Die UBS hatte zuletzt wiederholt für Negativschlagzeilen gesorgt und musste zeitweilig durch eine Staatsbeteiligung gerettet werden. Als Teil der Sanierung mussten weltweit allein in 2009 über 12.500 Mitarbeiter gehen, wie aus dem UBS-Geschäftsbericht hervorgeht.

Doch mit der Krise kann die eidgenössische Grossbank anscheinend immer weniger Spitzenpersonal von sich überzeugen, weshalb die UBS bis zum doppelten der üblichen Gehälter zu zahlen bereit ist.

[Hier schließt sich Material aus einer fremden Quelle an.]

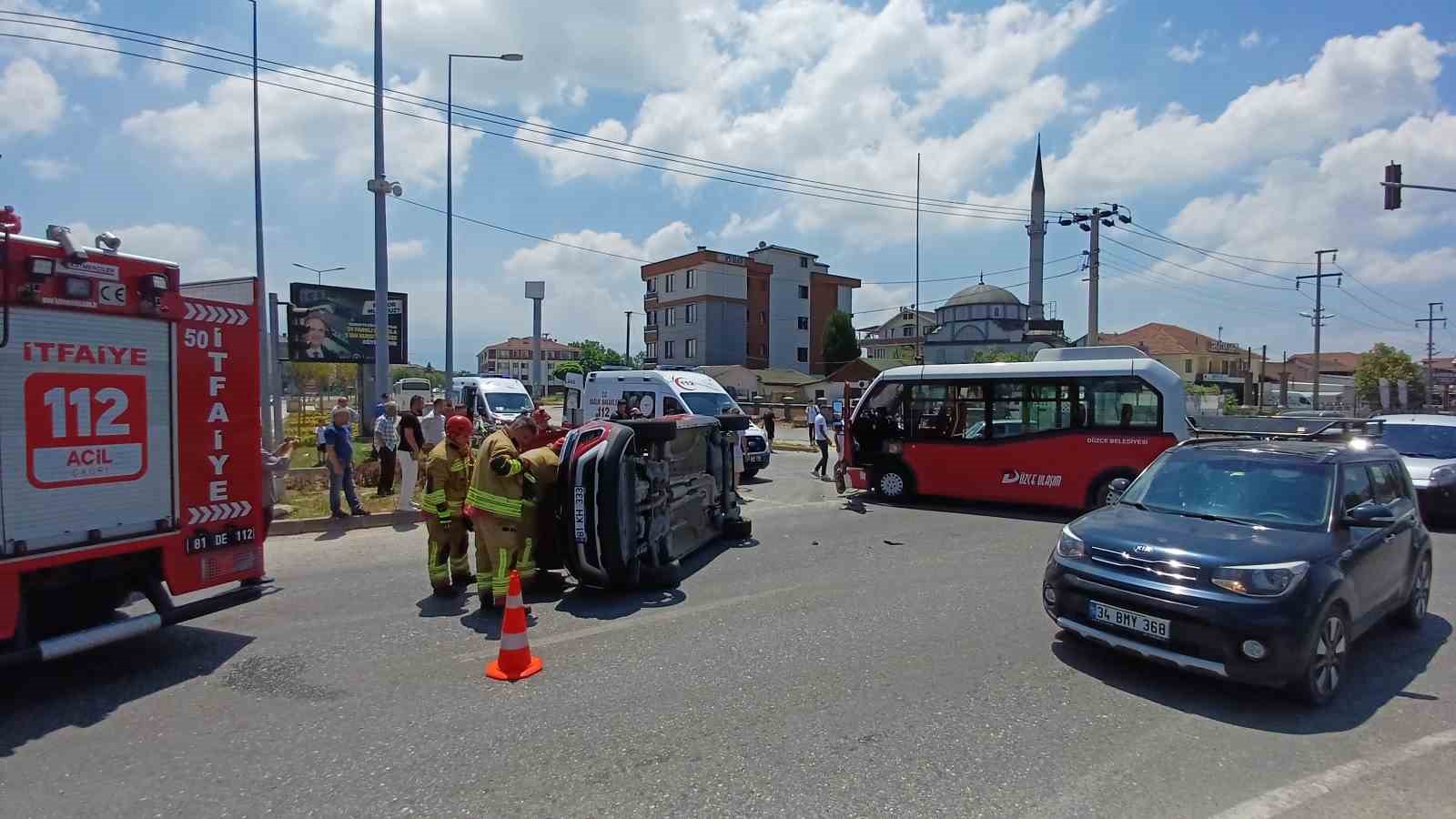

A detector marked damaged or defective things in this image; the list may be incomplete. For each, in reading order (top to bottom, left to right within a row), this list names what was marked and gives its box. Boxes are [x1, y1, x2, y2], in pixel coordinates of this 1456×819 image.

overturned car [550, 417, 750, 590]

"Einige dieser Firmen bluten Talente aus und müssen diese Lücken schleunigst füllen", sagt Simon Hayes von der Londoner Recruitment-Firma Odgers Berndtson. "Banken wie Merrill Lynch und UBS in London und anderswo müssen sehr aggressiv einstellen, um die Verluste der vergangenen 18 Monate zu kompensieren", hiess es weiter.

Da die UBS mittlerweile die Staatsbeteiligung zurückgezahlt hat, muss sie weniger auf politische Einwände bei der Höhe ihrer Gehälter Rücksicht nehmen als dies zeitweilig der Fall gewesen ist, wurde in der Londoner City gemutmasst.